Exercise requirements:
1. In the text on American conservatism, what motivated outlets like Fox News?
2. Repeat word for word the part of the text on American conservatism that opens with the words containing "Since the 1990s, American" and closes with "airless media ecosystem.".
═══ Document section
Since the 1990s, American conservatism has been run in a fundamentally top-down way. Talking points were produced by politicians, disseminated to a relatively small number of top-tier outlets, spread through a larger number of disciplined pundits, and believed by half the country. At the top, politicians were motivated by self-interest; outlets like Fox News were motivated by money and proximity to power; voters were motivated by believing the things which they had been told by this closed, airless media ecosystem.

The pundits in the middle, from the relatively highbrow chamber-music conservatives at National Review to the hawkish neocons at the Weekly Standard to individual blogs and talk radio shows, seemed to be an army which walked in lockstep, diverging to support their individual candidates but eventually reuniting to press the single message dictated at the top. Insofar as their varieties of conservatism differed -- theocon, reformicon, econocon -- they seemed to represent an origin story rather than something which was still an active part of their ideological underpinnings. And this was because conservative media, unlike mainstream media, doesn't actually engage with itself much: if you look at the points of conflict, even between individual pundits on Twitter, they were producing a sort of punditry, but they were not consuming it exclusively. They were consuming the mainstream media, then imposing a sort of conservative lens on it.
══════
═══ Records supplied
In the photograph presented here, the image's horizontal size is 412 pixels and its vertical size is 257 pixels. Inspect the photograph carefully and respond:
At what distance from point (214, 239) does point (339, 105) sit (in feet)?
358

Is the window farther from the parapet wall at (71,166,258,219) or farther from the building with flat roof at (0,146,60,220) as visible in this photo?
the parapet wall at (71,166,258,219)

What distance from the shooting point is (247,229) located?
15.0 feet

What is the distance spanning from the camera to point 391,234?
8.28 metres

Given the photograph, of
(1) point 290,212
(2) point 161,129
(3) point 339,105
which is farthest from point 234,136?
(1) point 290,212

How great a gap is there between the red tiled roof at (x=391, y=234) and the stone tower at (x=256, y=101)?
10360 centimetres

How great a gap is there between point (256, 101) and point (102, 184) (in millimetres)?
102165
══════
═══ Records supplied
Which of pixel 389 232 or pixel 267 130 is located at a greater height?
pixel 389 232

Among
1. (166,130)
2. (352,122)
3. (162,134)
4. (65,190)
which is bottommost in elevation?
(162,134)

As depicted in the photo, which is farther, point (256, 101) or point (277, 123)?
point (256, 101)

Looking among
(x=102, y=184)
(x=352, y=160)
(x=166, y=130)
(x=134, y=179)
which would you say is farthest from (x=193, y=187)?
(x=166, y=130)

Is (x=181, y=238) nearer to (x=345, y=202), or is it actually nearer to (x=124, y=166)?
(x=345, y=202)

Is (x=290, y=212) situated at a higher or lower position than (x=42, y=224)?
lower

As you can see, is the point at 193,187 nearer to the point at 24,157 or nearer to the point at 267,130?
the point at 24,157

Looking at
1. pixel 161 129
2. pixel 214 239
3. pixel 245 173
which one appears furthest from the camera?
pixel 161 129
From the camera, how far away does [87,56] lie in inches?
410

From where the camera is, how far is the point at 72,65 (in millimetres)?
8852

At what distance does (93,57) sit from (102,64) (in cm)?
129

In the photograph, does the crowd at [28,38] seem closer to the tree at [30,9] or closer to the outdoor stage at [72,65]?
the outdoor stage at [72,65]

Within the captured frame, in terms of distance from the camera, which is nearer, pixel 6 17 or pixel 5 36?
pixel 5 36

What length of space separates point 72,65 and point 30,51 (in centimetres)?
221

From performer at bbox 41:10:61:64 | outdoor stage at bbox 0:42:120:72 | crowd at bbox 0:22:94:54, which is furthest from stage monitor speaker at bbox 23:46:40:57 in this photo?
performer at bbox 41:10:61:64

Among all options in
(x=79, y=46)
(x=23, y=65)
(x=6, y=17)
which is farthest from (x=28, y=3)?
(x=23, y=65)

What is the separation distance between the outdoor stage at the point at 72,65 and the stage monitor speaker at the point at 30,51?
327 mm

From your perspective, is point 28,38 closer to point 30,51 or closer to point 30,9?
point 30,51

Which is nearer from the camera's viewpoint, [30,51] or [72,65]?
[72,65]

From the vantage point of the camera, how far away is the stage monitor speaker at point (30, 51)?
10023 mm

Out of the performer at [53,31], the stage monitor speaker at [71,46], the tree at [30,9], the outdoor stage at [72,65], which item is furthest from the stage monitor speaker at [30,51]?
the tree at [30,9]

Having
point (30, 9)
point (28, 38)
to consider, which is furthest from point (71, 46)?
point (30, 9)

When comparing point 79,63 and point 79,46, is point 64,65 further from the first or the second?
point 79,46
══════
Solutions per task:
1. Money and proximity to power.

2.
Since the 1990s, American conservatism has been run in a fundamentally top-down way. Talking points were produced by politicians, disseminated to a relatively small number of top-tier outlets, spread through a larger number of disciplined pundits, and believed by half the country. At the top, politicians were motivated by self-interest; outlets like Fox News were motivated by money and proximity to power; voters were motivated by believing the things which they had been told by this closed, airless media ecosystem.